Ça parle du chemin que l'on fait pour se comprendre soi-même, apprendre à mieux se connaître, écouter sa propre sensibilité.
Dans un atelier d'aquarelle collective, je peux observer cela chez les autres - voir ce qui anime, attire, repousse, intimide, engage et réagit en chacun.e.x.
L’eau, le hasard, les dynamiques de groupes... sont tout autant de facteurs venant alimenter l’initiation, le voyage, le processus de création et apporter du souffle, du mouvement dans la pratique.

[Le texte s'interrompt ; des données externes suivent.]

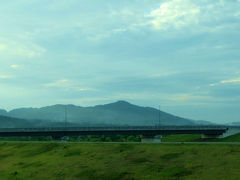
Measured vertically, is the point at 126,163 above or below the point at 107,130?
below

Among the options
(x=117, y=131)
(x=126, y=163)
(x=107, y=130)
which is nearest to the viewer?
(x=126, y=163)

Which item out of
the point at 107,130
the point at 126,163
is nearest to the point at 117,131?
the point at 107,130

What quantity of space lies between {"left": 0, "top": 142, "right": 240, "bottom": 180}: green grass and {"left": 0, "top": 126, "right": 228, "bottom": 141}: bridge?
56.1 metres

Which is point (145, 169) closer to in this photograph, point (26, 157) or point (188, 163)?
point (188, 163)

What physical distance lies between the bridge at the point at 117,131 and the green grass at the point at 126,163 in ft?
184

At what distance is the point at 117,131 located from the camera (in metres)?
110

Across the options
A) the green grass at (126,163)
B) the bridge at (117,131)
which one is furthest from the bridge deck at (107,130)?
the green grass at (126,163)

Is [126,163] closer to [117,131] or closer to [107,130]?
[107,130]

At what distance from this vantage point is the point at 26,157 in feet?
151

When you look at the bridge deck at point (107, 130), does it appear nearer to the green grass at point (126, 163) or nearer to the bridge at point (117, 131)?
the bridge at point (117, 131)

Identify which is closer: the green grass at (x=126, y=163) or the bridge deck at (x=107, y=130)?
the green grass at (x=126, y=163)

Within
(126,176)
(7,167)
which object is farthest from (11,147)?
(126,176)

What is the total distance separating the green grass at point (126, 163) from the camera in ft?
99.0

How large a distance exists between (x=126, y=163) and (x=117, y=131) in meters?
75.2
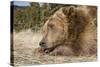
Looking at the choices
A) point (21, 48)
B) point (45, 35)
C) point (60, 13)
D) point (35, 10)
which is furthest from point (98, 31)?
point (21, 48)

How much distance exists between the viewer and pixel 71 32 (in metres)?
2.90

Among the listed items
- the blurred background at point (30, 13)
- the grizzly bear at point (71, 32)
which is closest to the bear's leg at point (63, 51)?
the grizzly bear at point (71, 32)

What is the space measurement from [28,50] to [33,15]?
529 mm

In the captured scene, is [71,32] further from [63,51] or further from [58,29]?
[63,51]

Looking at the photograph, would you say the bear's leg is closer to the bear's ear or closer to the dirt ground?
the dirt ground

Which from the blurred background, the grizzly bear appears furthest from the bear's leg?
the blurred background

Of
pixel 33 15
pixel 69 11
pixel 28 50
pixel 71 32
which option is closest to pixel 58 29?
pixel 71 32

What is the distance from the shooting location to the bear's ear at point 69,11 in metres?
2.87

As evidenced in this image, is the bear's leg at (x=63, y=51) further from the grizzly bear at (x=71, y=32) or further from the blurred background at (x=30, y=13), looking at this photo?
the blurred background at (x=30, y=13)

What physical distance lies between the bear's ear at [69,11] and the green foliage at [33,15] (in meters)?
0.14

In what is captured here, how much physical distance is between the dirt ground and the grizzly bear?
0.09m

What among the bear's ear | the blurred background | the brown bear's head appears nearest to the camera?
the blurred background

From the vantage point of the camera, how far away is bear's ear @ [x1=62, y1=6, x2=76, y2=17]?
2.87m

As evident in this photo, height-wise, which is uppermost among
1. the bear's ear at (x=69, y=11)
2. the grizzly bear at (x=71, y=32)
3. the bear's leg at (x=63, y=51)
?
the bear's ear at (x=69, y=11)
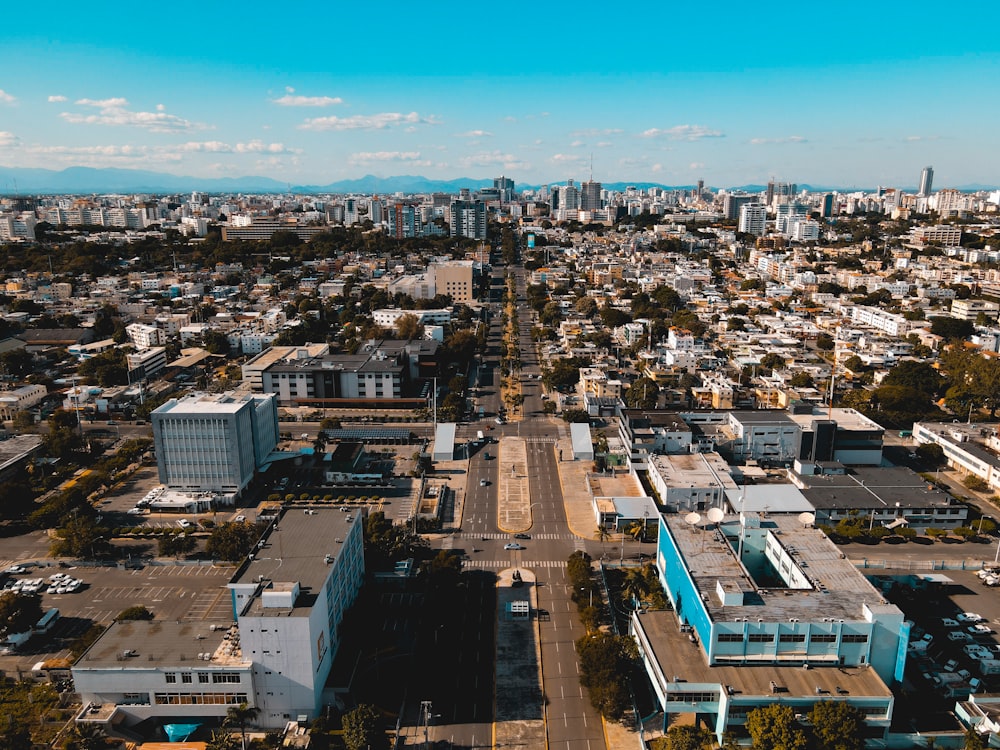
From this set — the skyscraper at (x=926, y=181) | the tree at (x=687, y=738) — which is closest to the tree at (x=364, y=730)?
the tree at (x=687, y=738)

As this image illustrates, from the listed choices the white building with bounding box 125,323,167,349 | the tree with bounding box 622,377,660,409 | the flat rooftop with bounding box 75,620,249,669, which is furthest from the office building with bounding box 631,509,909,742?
the white building with bounding box 125,323,167,349

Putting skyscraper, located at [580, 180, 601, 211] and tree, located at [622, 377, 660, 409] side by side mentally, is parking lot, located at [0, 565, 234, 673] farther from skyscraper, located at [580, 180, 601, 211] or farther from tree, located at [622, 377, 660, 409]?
skyscraper, located at [580, 180, 601, 211]

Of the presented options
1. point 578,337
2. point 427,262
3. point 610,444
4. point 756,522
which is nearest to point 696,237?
point 427,262

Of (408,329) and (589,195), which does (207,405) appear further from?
(589,195)

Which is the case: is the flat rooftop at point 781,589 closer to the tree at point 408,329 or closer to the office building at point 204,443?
the office building at point 204,443

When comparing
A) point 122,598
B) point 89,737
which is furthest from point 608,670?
point 122,598

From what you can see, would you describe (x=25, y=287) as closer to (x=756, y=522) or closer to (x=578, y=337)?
(x=578, y=337)

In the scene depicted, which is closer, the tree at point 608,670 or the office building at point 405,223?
the tree at point 608,670
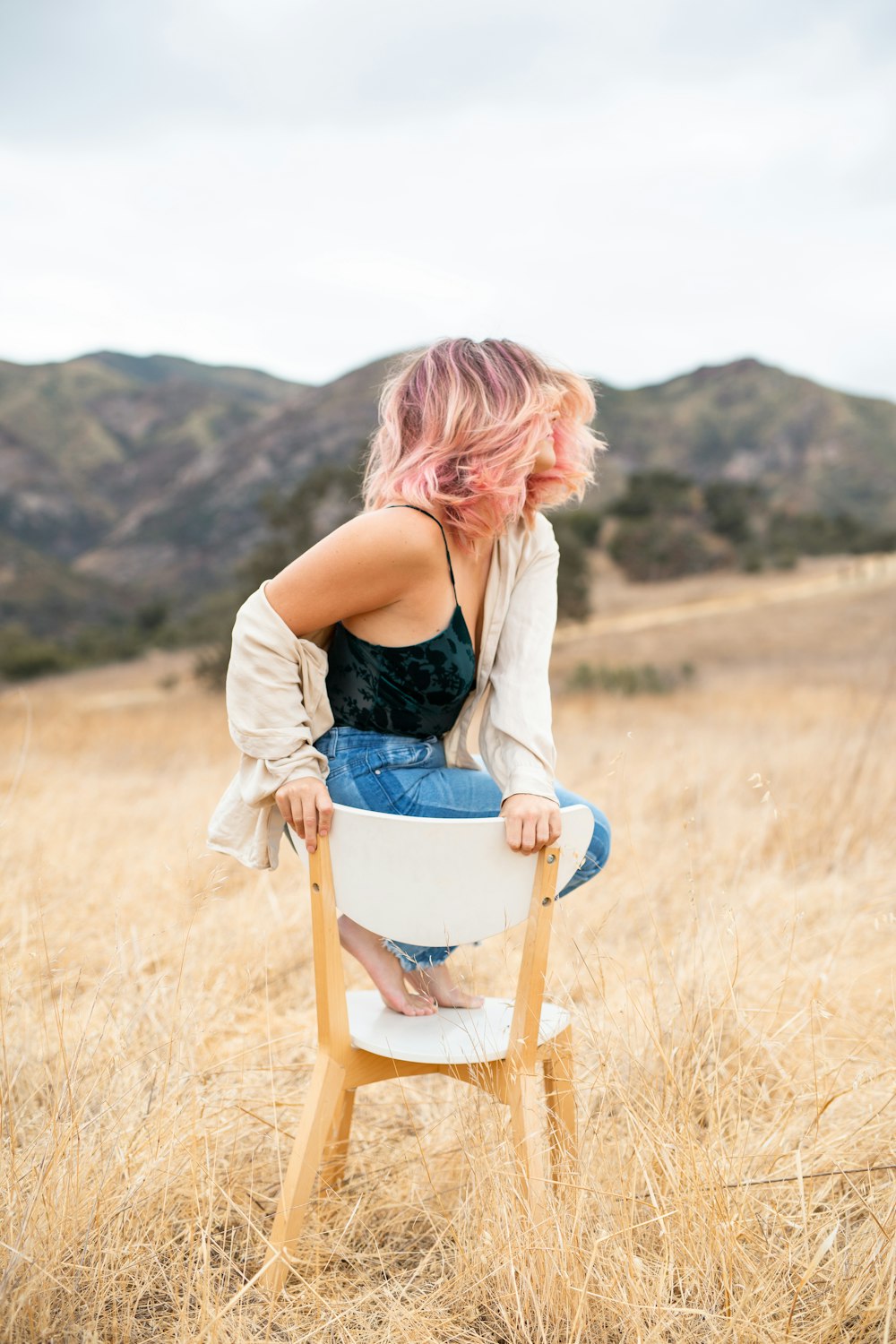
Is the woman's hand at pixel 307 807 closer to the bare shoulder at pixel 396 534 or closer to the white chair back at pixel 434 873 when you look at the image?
the white chair back at pixel 434 873

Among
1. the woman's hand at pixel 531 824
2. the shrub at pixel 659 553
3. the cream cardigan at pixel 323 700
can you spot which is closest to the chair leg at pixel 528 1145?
the woman's hand at pixel 531 824

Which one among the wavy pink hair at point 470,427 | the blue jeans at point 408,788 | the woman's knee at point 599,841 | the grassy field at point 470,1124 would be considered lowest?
Result: the grassy field at point 470,1124

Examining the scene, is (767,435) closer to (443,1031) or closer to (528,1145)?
(443,1031)

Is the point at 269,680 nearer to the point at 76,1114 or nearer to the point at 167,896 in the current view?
the point at 76,1114

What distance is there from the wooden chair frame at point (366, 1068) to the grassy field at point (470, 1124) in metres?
0.06

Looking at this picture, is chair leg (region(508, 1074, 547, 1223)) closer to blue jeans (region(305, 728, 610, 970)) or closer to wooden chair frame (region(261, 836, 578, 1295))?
wooden chair frame (region(261, 836, 578, 1295))

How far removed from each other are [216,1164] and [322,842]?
2.94ft

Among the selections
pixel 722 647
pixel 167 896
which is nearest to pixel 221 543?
pixel 722 647

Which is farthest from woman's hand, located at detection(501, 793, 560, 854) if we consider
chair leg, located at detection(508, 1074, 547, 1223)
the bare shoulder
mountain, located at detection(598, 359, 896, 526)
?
mountain, located at detection(598, 359, 896, 526)

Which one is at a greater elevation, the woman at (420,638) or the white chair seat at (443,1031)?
the woman at (420,638)

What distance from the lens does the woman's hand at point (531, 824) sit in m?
1.72

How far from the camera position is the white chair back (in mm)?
1715

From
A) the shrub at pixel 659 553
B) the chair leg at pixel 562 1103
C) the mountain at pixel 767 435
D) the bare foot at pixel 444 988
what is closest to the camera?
the chair leg at pixel 562 1103

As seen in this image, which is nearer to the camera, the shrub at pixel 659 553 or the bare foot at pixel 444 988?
the bare foot at pixel 444 988
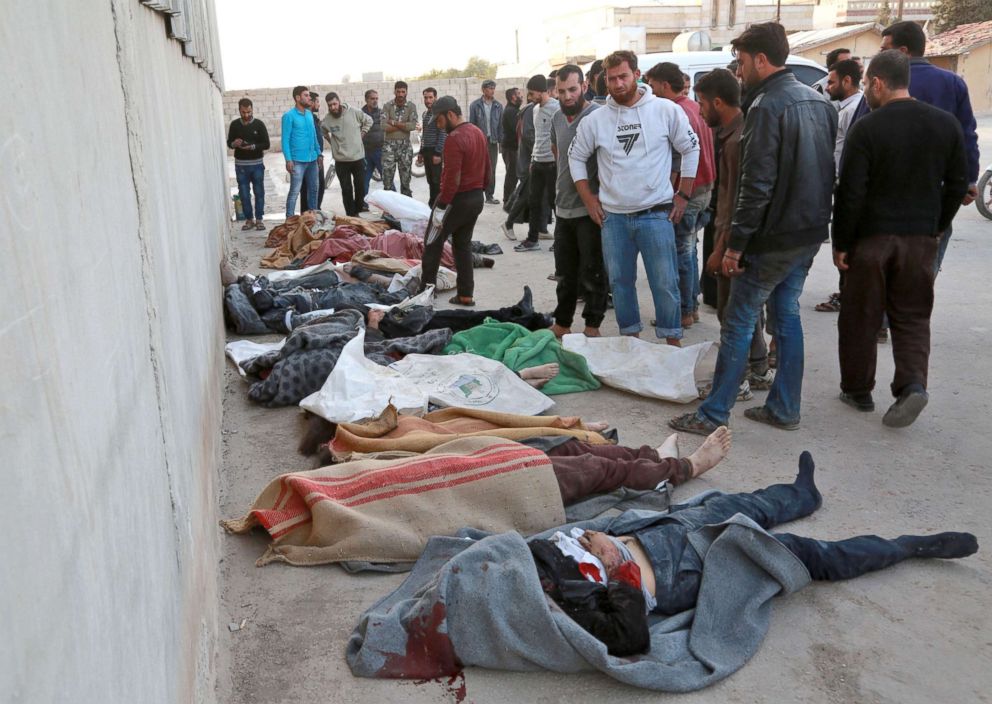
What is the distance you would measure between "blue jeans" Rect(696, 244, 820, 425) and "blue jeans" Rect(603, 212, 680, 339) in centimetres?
101

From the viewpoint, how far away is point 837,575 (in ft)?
10.4

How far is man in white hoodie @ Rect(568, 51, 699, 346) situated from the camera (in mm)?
5441

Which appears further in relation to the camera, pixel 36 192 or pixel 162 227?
pixel 162 227

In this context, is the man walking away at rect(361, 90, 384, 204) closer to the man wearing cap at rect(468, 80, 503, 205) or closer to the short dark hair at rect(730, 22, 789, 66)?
the man wearing cap at rect(468, 80, 503, 205)

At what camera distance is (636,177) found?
543 cm

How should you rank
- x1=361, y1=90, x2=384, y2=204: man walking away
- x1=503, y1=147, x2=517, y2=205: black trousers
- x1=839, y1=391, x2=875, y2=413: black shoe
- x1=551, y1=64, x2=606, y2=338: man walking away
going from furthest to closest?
x1=361, y1=90, x2=384, y2=204: man walking away → x1=503, y1=147, x2=517, y2=205: black trousers → x1=551, y1=64, x2=606, y2=338: man walking away → x1=839, y1=391, x2=875, y2=413: black shoe

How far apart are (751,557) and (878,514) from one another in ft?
3.28

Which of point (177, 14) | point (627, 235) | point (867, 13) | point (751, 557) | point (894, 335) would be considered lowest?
point (751, 557)

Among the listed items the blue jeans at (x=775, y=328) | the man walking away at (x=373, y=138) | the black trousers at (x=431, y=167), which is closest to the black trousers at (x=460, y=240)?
the blue jeans at (x=775, y=328)

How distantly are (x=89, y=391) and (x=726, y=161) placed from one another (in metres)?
4.48

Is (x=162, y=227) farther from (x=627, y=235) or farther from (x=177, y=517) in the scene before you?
(x=627, y=235)

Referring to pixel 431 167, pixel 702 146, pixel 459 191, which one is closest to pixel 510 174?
pixel 431 167

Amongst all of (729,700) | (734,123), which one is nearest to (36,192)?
(729,700)

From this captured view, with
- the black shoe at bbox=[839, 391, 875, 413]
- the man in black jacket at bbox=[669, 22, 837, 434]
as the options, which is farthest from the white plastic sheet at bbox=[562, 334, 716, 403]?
the black shoe at bbox=[839, 391, 875, 413]
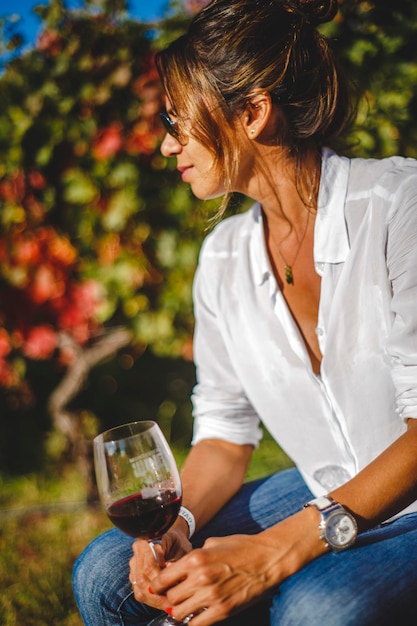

Ce cheminement analytique m’a permis de préparer le terrain en vue de proposer l’expérience de l’aquarelle collective, car je crois au pouvoir bénéfique de ce médium et à l’enrichissement issu du partage : expérimenter quelque chose de nouveau, plonger à plusieurs dans l’inconnu, se confronter aux autres et se rencontrer autour d’une activité inhabituelle... L’acte de création devient d’un coup public, les autres sont présent.e.x.s ! Même si on se connaît, on ne réagit pas comme d’habitude avec un pinceau à la main et en étant exposé.e.x à un groupe.
Dans ce contexte, je parle de ‘pédagogie du hasard’ - elle repose sur deux facteurs instables, à savoir des auteurs d’accidents : l’action de peindre à l’aquarelle - rencontre du pigment et de l’eau - et de travailler avec un public.
L’instabilité de la peinture à l’aquarelle repose sur la relation entre les pigments et l’eau, la dilution de mon geste, l’eau en tant que vecteur et flux, qui impose son rythme et apporte l’intervention du hasard par son mouvement. Considérer un public comme créateur d’accident, c’est considérer cette relation - la rencontre entre lui.elle.x et le médium - comme quelque chose que l’on ne peut pas contrôler.
A l'image de l'eau, nous sommes emporté.e.x dans le tumulte et les remous de nos vies, toujours en mouvement, en (dés)équilibre, en oscillation :
Pour moi, l'oscillation c’est se mouvoir selon un mouvement alternatif et régulier, être animé.e.x d’un mouvement de va-et-vient qui menace l’équilibre, la régularité, met les règles et les lois en perspective.
Hésiter entre des attitudes contraires.
Se créer un espace-temps de réflexion, d'écoute de soi.
L’oscillation crée un espace où les opposés - et par extension, tout entre les deux - peuvent cohabiter et permettre ainsi une liberté d’action.
C'est un processus de pensée et de réflexion basé sur le flottement, le va-et-vient, contre la rigidité de l’esprit, d'un système, de règles, toujours en questionnement et en mouvement.
''Si chaque poisson adaptait voluptueusement la courbe de ses flancs aux moindres sollicitations du milieu, le banc tout entier s'organisait en spirale comme un tourbillon.''
- Commandant Cousteau
Expiration
Fin de la séance.
On s'assied autour des tables, on observe le résultat. On rit ou on retrouve sa timidité, comme si une fois remonté.e.x à la surface, on reprenait un peu le contrôle.
Magali nous enjoint à proposer des mots en lien avec l'exercice de départ - un monde idéal, la fluidité de l'identité, mais aussi des sensations et impressions vécues lors de l'expérience.
On répond timidement, comme groggys encore de l'expérience. Pas facile de prendre de la distance et analyser alors que l'on vient d'émerger !
Elle écrit les mots qui surviennent, qui seront les traces de ce moment passé ensemble.
C'est peut-être ça l'inclusion – un espace d'expérimentation où chaque geste, accident, caractère, esthétique, envie, forme, attitude, projection survient un moment donné - même si ça finit par se faire recouvrir, ça a pu s'exprimer un instant et restera présent sur le papier.
La trace invisible du passage de chacun.e.x y est, quelque part.
A l'avoir vécu, on le sait, on le devine sous la vie tumultueuse des nombreuses couches générées par les essais, coups de pinceaux, jets d'encre et taches.
Ça bouge et curieusement, le mouvement y est à la fois à jamais fixé.
C'est une trace, une mémoire de l'expression fugace mais intense, vive, de chacun.e.x.